Tan Gazetesi Olayı

16 Temmuz 1936 tarihinde yayınlanmaya başlayan Tan gazetesi Türkiye’de, fikir gazeteciliği yönünden önemli bir yere sahip olan ve yayımlandığı sürece geniş bir aydın çevresini etkileyen günlük yayın organıdır. Gazetenin ilk sahipleri Halil Lütfü Dördüncü ve Siirt Milletvekili Mahmut Soydan’dır. Mahmut Soydan Tan gazetesini yayın dünyasına kazandırırken İş Bankası’ndan o dönem için önemli sayılabilecek bir kredi almış, İş Bankası bu krediyi, liberal ekonomi düşüncesini yayma amacıyla sağlamıştı.

Ne var ki Tan gazetesi beklenen ilgiyi görmeyince Mahmut Soydan zor durumda kalarak kendi hissesini satmaya karar vermiştir. O sıralar Son Posta gazetesinden ayrılan Zekeriya Sertel de yeni bir gazete çıkarmaya karar vermişti. Soydan’ın payının İş Bankası tarafından satılığa çıkarıldığını öğrenince Ahmet Emin Yalman ve kardeşi Rıfat Yalman ile ortaklaşa bu payı satın aldılar. Yalnız bu devir işleminden önce Yalman Ankara’ya giderek Atatürk’ten tekrar gazetecilik yapabilme için izin istemiştir. Bunun nedeni 1925’deki İstiklal Mahkemeleri sonucunda Ahmet Emin Yalman’a gazetecilik mesleğini yapmasının yasaklanmış oluşudur. Araya girenlerin yardımıyla Yalman istediği izni alınca Tan gazetesinin de devir işlemleri tamamlanmıştır.

Tan Gazetesi bu el değiştirmenin ardından kısa sürede ülkenin demokrasiden yana bir savaşımı korkusuzca yapan yayın organı durumuna geldi. Ortaklığın ilk döneminde gazete tam bir düşünce forumunu yansıtıyor, her düşün akımından kişiler özgürce, kendi fikirleri doğrultusunda yazıyorlardı. O dönemde gazetenin başyazarı olarak Ahmet Emin Yalman liberalizmi savunan yazılar yazarken, Ömer Rıza Doğrul “Bugün” başlığı altında yazdığı yazılarda İslamcılığı savunuyor, Burhan Felek ise “Felek” başlığı ile günlük fantazileri kaleme alıyordu. Zekeriya Sertel gazetenin üçüncü sayfasında “Günün Meseleleri”, Sabiha Sertel “Görüşler” başlığı ile ilerici bir yaklaşımla günün sorunlarına eğiliyorlardı. Kısa sürede Refik Halit Karay, Refii Cevat Ulunay, Eşref Edip ve Falih Rıfkı Atay gibi dönemin birçok önemli kaleminin yanında ileride Türkiye Sosyalist Partisi’ni kuracak olan Esat Adil de gazetenin yazar kadrosuna katıldı.  Rahatlıkla denilebilir ki, Tan gazetesi bu dönemde liberal çevrelerden sosyalist sol düşünceye kadar geniş bir politik yelpazede yer alan kalemleri bir araya getiren bir oluşumdur.

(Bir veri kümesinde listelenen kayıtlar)
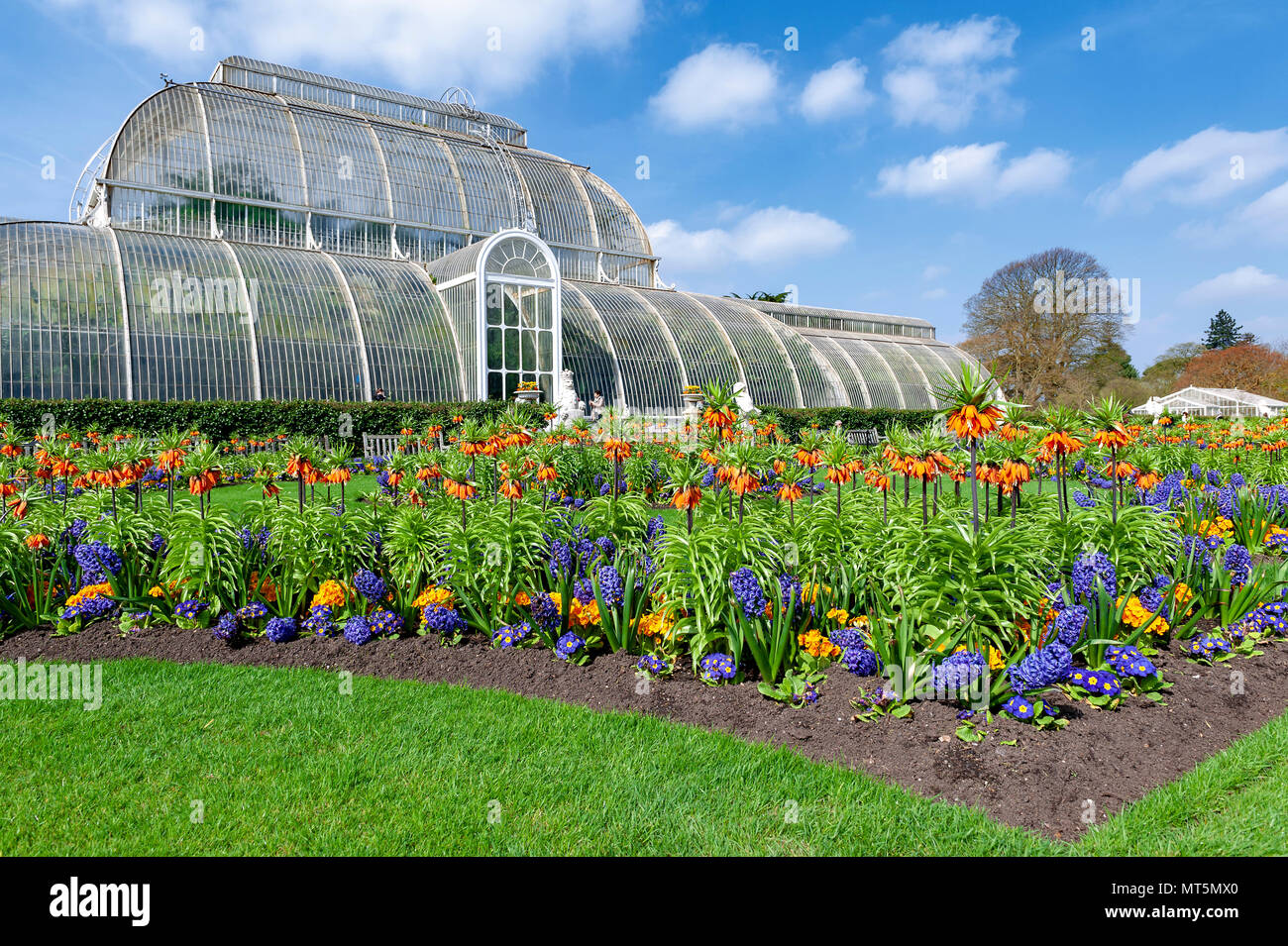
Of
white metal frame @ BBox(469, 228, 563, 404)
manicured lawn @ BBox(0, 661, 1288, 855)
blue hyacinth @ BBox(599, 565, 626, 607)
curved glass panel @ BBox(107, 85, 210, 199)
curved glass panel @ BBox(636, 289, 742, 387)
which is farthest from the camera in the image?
curved glass panel @ BBox(636, 289, 742, 387)

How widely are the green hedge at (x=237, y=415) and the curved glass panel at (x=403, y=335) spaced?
302cm

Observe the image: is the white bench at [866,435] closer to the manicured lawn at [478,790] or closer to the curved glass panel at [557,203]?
the curved glass panel at [557,203]

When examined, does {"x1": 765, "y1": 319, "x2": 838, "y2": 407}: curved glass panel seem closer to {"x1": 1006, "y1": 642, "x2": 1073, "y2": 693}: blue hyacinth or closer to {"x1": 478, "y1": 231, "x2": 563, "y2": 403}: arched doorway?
{"x1": 478, "y1": 231, "x2": 563, "y2": 403}: arched doorway

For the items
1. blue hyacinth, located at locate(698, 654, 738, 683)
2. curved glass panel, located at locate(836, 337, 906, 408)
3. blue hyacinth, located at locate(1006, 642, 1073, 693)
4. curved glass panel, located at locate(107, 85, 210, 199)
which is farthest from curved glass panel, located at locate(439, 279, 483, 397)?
blue hyacinth, located at locate(1006, 642, 1073, 693)

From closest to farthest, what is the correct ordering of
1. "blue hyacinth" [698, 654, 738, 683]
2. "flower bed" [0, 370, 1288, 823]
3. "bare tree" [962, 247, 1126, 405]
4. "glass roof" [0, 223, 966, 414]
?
"flower bed" [0, 370, 1288, 823] → "blue hyacinth" [698, 654, 738, 683] → "glass roof" [0, 223, 966, 414] → "bare tree" [962, 247, 1126, 405]

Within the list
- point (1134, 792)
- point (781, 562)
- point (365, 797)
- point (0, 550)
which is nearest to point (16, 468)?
point (0, 550)

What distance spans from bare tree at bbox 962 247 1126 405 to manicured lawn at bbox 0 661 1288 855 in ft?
151

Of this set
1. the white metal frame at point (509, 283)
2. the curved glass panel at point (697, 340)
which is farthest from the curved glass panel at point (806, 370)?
the white metal frame at point (509, 283)

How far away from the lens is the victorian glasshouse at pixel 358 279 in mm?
20797

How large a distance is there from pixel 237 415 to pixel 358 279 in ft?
27.1

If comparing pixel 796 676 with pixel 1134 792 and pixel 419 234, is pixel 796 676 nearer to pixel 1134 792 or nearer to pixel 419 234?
pixel 1134 792

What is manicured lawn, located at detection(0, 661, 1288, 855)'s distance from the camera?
3.04m

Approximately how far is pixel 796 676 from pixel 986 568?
4.22 feet

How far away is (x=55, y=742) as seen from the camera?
3949 mm
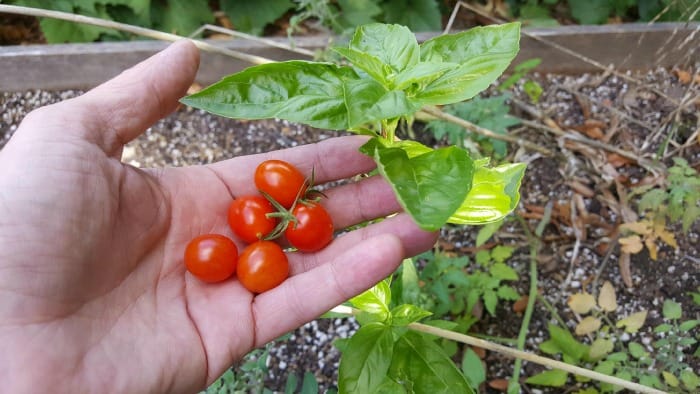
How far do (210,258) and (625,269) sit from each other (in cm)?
173

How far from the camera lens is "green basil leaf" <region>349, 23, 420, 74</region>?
1.47 metres

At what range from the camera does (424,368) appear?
1.60m

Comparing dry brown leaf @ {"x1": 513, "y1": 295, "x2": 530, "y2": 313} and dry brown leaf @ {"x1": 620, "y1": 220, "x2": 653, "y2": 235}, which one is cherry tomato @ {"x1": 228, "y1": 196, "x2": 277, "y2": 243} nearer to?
dry brown leaf @ {"x1": 513, "y1": 295, "x2": 530, "y2": 313}

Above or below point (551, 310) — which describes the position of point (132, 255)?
above

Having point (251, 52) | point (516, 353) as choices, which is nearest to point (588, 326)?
point (516, 353)

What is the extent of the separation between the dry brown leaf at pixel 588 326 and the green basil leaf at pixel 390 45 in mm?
1414

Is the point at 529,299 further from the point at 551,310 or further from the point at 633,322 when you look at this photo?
the point at 633,322

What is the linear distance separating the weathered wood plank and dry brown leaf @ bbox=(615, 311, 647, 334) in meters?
1.41

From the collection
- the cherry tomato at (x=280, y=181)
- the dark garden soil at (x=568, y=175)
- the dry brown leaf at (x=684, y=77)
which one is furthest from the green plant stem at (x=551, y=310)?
the dry brown leaf at (x=684, y=77)

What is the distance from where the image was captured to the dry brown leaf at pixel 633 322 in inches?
93.4

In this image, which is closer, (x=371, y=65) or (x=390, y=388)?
(x=371, y=65)

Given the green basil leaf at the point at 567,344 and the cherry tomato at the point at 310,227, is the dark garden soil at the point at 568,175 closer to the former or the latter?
the green basil leaf at the point at 567,344

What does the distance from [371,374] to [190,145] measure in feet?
6.36

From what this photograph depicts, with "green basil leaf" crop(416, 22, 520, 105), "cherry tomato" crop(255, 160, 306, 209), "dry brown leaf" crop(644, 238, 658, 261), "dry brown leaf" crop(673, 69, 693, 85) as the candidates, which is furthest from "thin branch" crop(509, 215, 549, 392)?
"dry brown leaf" crop(673, 69, 693, 85)
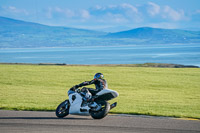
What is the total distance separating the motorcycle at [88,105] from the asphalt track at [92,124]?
0.22 meters

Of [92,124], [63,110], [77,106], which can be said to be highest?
[77,106]

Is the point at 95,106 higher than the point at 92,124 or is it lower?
higher

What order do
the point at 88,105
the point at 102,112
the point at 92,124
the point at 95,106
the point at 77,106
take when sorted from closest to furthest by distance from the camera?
the point at 92,124 < the point at 102,112 < the point at 95,106 < the point at 88,105 < the point at 77,106

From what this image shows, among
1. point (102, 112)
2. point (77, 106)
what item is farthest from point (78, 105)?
point (102, 112)

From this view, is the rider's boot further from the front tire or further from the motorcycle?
the front tire

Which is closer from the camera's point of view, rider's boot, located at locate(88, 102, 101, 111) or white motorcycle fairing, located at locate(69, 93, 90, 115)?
rider's boot, located at locate(88, 102, 101, 111)

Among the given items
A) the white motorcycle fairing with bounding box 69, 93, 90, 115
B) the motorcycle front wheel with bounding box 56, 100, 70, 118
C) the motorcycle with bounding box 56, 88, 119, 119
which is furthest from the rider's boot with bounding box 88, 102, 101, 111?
the motorcycle front wheel with bounding box 56, 100, 70, 118

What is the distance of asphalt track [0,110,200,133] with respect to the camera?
973 centimetres

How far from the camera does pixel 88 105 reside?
1165 centimetres

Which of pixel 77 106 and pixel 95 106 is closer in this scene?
pixel 95 106

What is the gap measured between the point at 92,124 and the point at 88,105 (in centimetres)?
110

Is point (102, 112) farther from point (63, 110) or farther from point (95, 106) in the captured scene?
point (63, 110)

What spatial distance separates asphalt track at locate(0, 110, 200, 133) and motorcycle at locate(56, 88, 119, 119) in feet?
0.72

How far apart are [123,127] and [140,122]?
0.94 metres
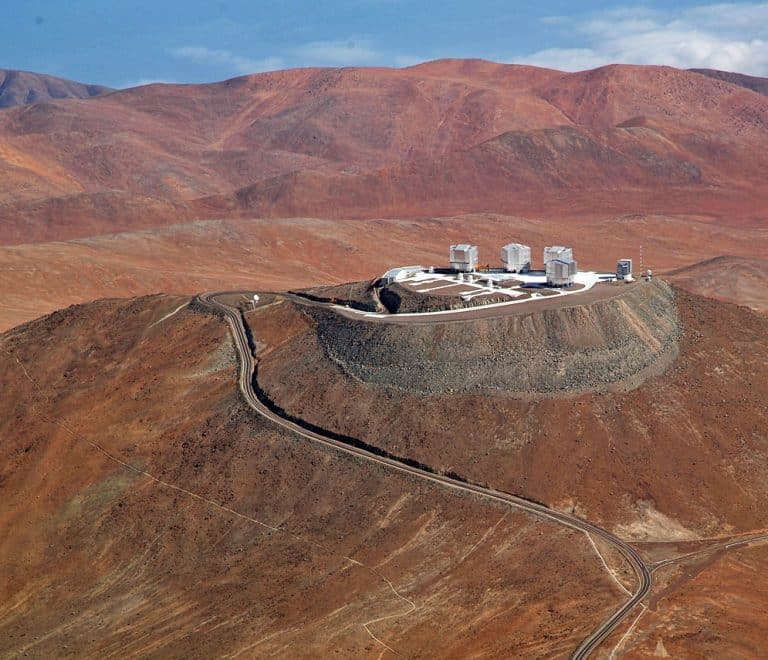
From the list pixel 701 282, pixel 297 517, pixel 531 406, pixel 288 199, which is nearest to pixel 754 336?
pixel 531 406

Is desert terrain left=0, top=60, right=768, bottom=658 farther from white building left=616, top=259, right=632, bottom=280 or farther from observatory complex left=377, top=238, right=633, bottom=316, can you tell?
observatory complex left=377, top=238, right=633, bottom=316

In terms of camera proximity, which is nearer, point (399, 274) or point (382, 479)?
point (382, 479)

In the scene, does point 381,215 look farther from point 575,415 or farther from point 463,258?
point 575,415

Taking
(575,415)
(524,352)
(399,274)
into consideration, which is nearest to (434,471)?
(575,415)

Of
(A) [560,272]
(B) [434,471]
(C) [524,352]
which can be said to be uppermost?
(A) [560,272]

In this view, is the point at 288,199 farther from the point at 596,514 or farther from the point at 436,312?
the point at 596,514

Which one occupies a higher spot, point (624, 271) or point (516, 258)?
point (516, 258)

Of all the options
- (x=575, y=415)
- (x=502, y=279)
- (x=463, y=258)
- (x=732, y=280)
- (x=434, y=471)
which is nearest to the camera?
(x=434, y=471)

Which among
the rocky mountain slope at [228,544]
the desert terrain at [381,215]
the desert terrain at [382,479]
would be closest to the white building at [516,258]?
the desert terrain at [382,479]
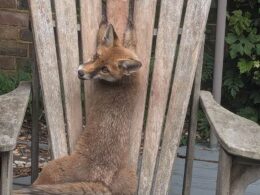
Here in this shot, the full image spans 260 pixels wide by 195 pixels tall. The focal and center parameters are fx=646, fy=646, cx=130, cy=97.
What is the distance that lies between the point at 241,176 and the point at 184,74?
77 cm

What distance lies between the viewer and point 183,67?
322 centimetres

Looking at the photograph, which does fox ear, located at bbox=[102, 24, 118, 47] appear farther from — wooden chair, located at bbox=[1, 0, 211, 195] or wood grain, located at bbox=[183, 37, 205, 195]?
wood grain, located at bbox=[183, 37, 205, 195]

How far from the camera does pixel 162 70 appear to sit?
10.6ft

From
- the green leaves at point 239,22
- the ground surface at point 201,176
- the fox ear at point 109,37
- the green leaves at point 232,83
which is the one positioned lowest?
the ground surface at point 201,176

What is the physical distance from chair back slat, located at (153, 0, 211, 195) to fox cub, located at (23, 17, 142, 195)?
242 millimetres

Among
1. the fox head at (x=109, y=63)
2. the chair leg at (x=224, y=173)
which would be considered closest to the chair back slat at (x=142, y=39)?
the fox head at (x=109, y=63)

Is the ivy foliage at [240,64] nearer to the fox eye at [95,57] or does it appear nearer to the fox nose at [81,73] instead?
the fox eye at [95,57]

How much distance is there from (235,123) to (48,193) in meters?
0.87

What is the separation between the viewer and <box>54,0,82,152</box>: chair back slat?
3199 mm

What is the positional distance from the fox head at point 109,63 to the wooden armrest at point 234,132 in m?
0.43

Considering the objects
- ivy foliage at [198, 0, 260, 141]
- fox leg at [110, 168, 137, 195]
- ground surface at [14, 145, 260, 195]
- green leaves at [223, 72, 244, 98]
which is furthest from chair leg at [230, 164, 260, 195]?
green leaves at [223, 72, 244, 98]

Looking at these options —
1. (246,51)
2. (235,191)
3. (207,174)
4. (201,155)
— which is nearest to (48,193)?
(235,191)

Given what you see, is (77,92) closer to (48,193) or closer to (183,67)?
(183,67)

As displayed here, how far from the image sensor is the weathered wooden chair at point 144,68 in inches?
125
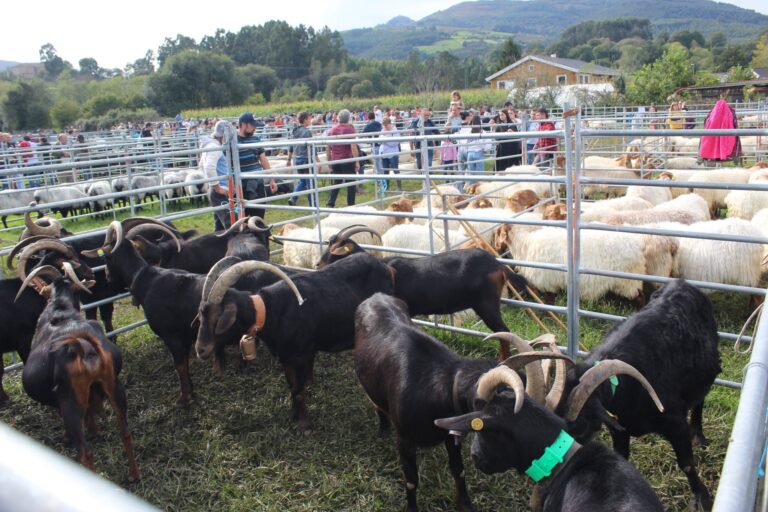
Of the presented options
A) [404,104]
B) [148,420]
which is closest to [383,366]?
[148,420]

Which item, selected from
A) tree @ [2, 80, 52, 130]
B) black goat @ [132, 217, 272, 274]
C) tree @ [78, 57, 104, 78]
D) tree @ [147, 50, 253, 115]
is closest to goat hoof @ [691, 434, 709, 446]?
black goat @ [132, 217, 272, 274]

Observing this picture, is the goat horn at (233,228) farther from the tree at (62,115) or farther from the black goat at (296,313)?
the tree at (62,115)

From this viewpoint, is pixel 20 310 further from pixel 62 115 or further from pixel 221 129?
pixel 62 115

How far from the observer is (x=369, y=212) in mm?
6477

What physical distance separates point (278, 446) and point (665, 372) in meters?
2.79

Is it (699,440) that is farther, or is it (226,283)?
(226,283)

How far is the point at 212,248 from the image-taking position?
6859mm

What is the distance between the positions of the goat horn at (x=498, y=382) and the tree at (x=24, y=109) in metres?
56.6

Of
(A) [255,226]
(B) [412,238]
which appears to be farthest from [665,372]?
(A) [255,226]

Görev hedefi: Tan gazetesinin geçmişini anlatan metni, son cümlesinden sonrasını yazarak sürdürün.

Sonuç:
Tan Gazetesinin İdeolojik Dönüşü

Gazete 17 Ağustos 1938’de Ahmet Emin Yalman’ın bir yazısından ötürü üç ay kapatıldı. Bu kapanma sırasında ortaklar arasında bazı görüş ayrılıkları ortaya çıktı. Ahmet Emin Yalman gazeteden ayrıldı, onu Ömer Rıza Doğrul, Falih Rıfkı ve Refii Cevat’ın ayrılışları izledi. Bu ayrılışlar aynı zamanda gazetede bir ideolojik dönüşümü de beraberinde getirdi.  Aziz Nesin ve Sabahattin Ali gibi yazarların da gazeteye katılmasıyla liberalizm savunuculuğundan sol eksene kayış hızlandı.

Zekeriya Sertel artık çok daha sık yazmaya başladı. Gazete, yasaları adeta zorlayarak hükümeti ve Nazizm’i eleştiriyor, demokrasi ve sosyalizm savaşımı veriyordu. Yeni yazar kadrosunda Cevat Şakir, Suat Derviş, Naci Sadullah, Sadrettin Celal, Sadri Ertem, Burhan Arpad gibi ilerici yazarlar yer almıştı. Savaş yılları içerisinde “La Turguie” adlı gazeteyi çıkaran Cami Baykut, Esat Adil Müstecaplıoğlu, Behice Boran, Adnan Cemgil, Muvaffak Şeref, Hulusi Dosdoğru’nun da imzalarına sık sık rastlanmaya başlanmıştı. Bu arada Eski Dışişleri Bakanlarından Tevfik Rüştü Aras da Tan’a yazıyordu.

Dönem II. Dünya Savaşı’nın ayak seslerinin artık iyiden iyiye kendini hissettirdiği ve kutupların yavaş yavaş kendini belli ettiği dönemdir. Günümüz Türkiye’si için oldukça şaşırtıcı gelse de, Hitler Almanya’sının ve Nazizm’in Türkiye’deki en büyük destekçisi ve savunucusu ise Yunus Nadi yönetimindeki Cumhuriyet gazetesidir.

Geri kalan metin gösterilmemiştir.